The same applies for the protestors of Gotham seeking equitable treatment; the civilians employ violent tactics that eventually devolve into full-blown riots, seemingly following the lead of the Joker. Fleck perhaps best sums up this mindset, referring to the afflicted lower class of Gotham as potential “werewolves.” In folklore, the werewolf is an inherent feature of a person, but it is hidden and only appears in specific situations. Similarly, Joker’s conceptualization of the Jungian shadow implies that all people have an inherent longing for chaos that is merely looking for an opportunity to merge one’s regular persona.

Is embracing the collective shadow of society justified if that is what the majority of society wants? If we all have an inherent chaotic drive, is its purpose to display a subdued sentiment when it is essential to our humanity? Joker dips its toes into deep ethical dilemmas and provides however much substance you would like to justify them. Again, the film is what you want it to be and what you make of it. Joker can be a straightforward drama or a philosophical musing on humanity.
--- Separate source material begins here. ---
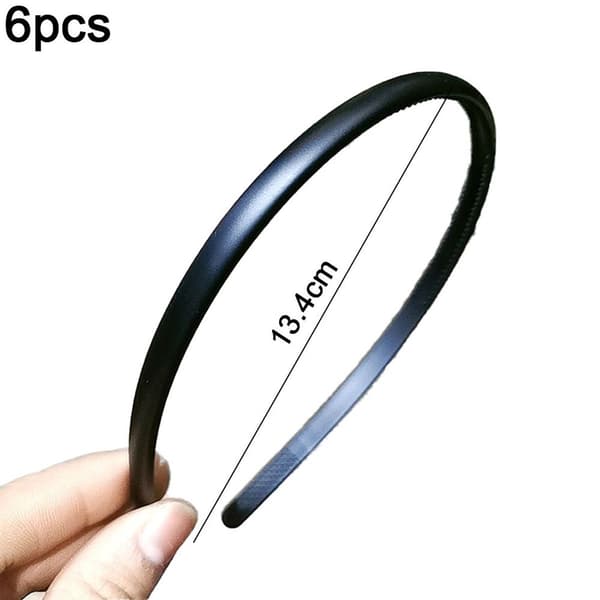 Simple plastic headbands, tooth comb headbands, thin DIY hair form1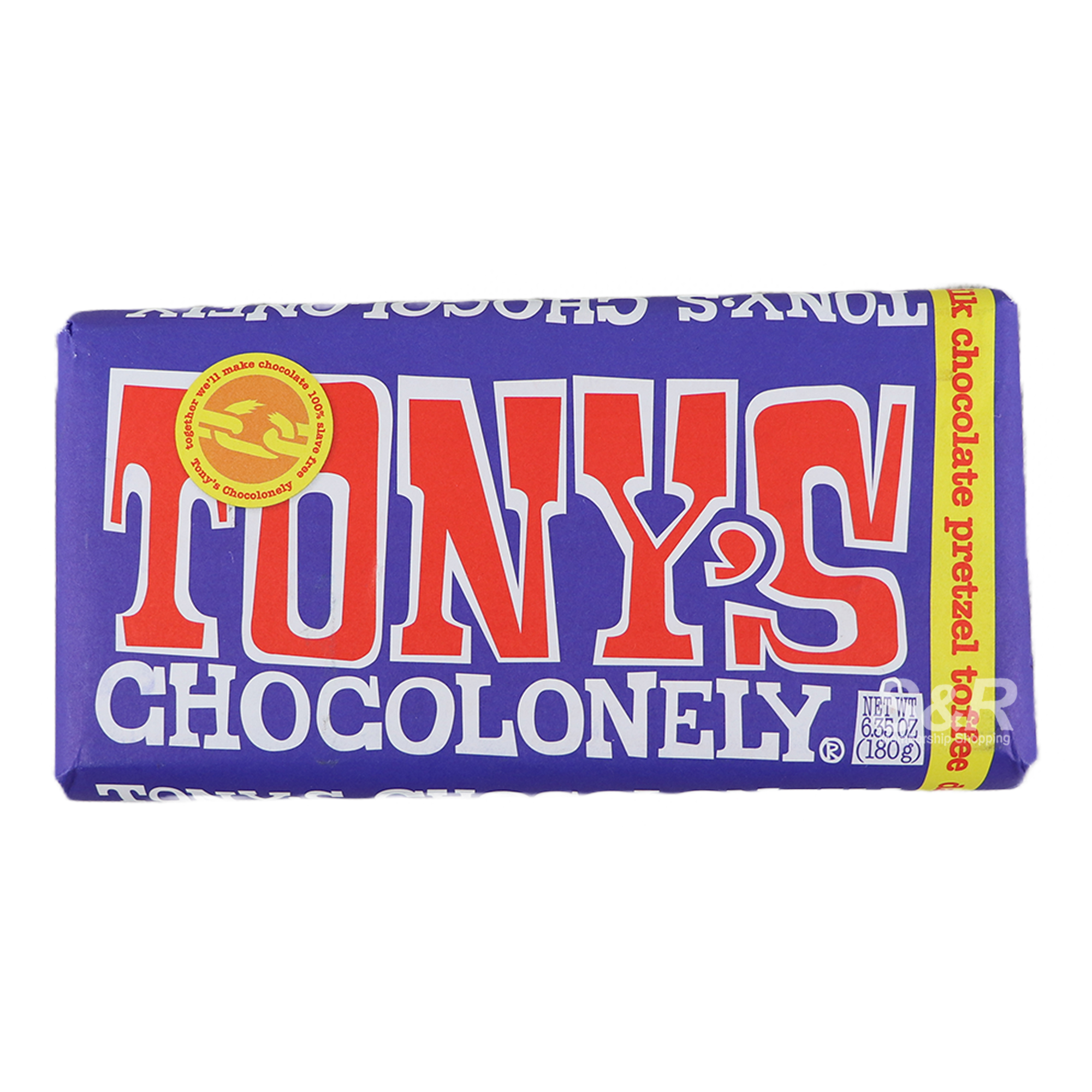 Tony's Chocolonely Milk Chocolate Pretzel & Toffee Bar 180g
Moreover, the cinematography matches the somber tone of the film – slow and deliberate. It is hauntingly beautiful at times, yet fast-paced when it needs to be. In particular, the fight on a subway train is exceptional for its editing and shot composition, while the riot scene deftly embodies the spirit of chaos that is integral to the film.

The set design of a late-1970s Gotham is superbly executed, and the chilling score features eerie synths and strings that give auditory credence to the unpredictability of the main character. Also worthy of note is the film’s grading, which combines a washed-out look with a colorful palette. This contrast between environment and person goes a long way in illustrating how society is another main character of the film.
Lastly, the pacing of the film impressive, too. Joker is very much a slow burn, with the entire film being comprehensive in its two-hour runtime. Phillips succeeds in this regard by progressively making the film crazier and crazier, which is a surefire way to keep the audience invested. This craziness is perhaps best exemplified by one of the most explosive and jaw-dropping final acts of a movie released in the past decade – Arthur’s complete transformation into the Joker. It’s a payoff that feels earned due to the film’s smart pacing and editing.

Joker was an extraordinary film, and its ambiguous meaning and ending make for a film that is personal to each viewer. I could not recommend seeing it enough.